**INSTRUCTIONS FOR THE TASK:** Nothing should be left out when you copy the entries below.

(Dataset items)
↓↓↓

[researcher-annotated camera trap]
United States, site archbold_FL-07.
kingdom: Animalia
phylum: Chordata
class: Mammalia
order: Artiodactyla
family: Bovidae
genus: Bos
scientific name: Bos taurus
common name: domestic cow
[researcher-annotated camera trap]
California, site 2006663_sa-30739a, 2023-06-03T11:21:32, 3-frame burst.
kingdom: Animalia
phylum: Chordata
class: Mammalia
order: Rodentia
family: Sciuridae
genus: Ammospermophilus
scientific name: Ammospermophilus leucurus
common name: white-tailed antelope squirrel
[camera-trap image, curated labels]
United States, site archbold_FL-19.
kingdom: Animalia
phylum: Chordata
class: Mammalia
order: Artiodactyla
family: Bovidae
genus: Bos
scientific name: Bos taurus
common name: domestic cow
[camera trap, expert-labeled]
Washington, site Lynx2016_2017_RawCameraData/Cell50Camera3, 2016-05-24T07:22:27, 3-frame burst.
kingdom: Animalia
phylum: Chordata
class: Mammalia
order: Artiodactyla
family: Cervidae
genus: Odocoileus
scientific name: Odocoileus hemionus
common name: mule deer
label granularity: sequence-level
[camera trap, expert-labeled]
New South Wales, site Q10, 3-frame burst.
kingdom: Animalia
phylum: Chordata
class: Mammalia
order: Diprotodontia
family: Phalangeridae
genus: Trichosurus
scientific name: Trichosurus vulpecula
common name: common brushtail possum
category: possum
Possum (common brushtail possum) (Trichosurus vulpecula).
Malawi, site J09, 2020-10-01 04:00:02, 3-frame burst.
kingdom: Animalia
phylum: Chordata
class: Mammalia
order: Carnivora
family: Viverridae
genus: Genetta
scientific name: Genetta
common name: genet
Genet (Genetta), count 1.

↑↑↑

**ANSWER FOR THE TASK:**
[researcher-annotated camera trap]
United States, site archbold_FL-07.
kingdom: Animalia
phylum: Chordata
class: Mammalia
order: Artiodactyla
family: Bovidae
genus: Bos
scientific name: Bos taurus
common name: domestic cow
[researcher-annotated camera trap]
California, site 2006663_sa-30739a, 2023-06-03T11:21:32, 3-frame burst.
kingdom: Animalia
phylum: Chordata
class: Mammalia
order: Rodentia
family: Sciuridae
genus: Ammospermophilus
scientific name: Ammospermophilus leucurus
common name: white-tailed antelope squirrel
[camera-trap image, curated labels]
United States, site archbold_FL-19.
kingdom: Animalia
phylum: Chordata
class: Mammalia
order: Artiodactyla
family: Bovidae
genus: Bos
scientific name: Bos taurus
common name: domestic cow
[camera trap, expert-labeled]
Washington, site Lynx2016_2017_RawCameraData/Cell50Camera3, 2016-05-24T07:22:27, 3-frame burst.
kingdom: Animalia
phylum: Chordata
class: Mammalia
order: Artiodactyla
family: Cervidae
genus: Odocoileus
scientific name: Odocoileus hemionus
common name: mule deer
label granularity: sequence-level
[camera trap, expert-labeled]
New South Wales, site Q10, 3-frame burst.
kingdom: Animalia
phylum: Chordata
class: Mammalia
order: Diprotodontia
family: Phalangeridae
genus: Trichosurus
scientific name: Trichosurus vulpecula
common name: common brushtail possum
category: possum
Possum (common brushtail possum) (Trichosurus vulpecula).
Malawi, site J09, 2020-10-01 04:00:02, 3-frame burst.
kingdom: Animalia
phylum: Chordata
class: Mammalia
order: Carnivora
family: Viverridae
genus: Genetta
scientific name: Genetta
common name: genet
Genet (Genetta), count 1.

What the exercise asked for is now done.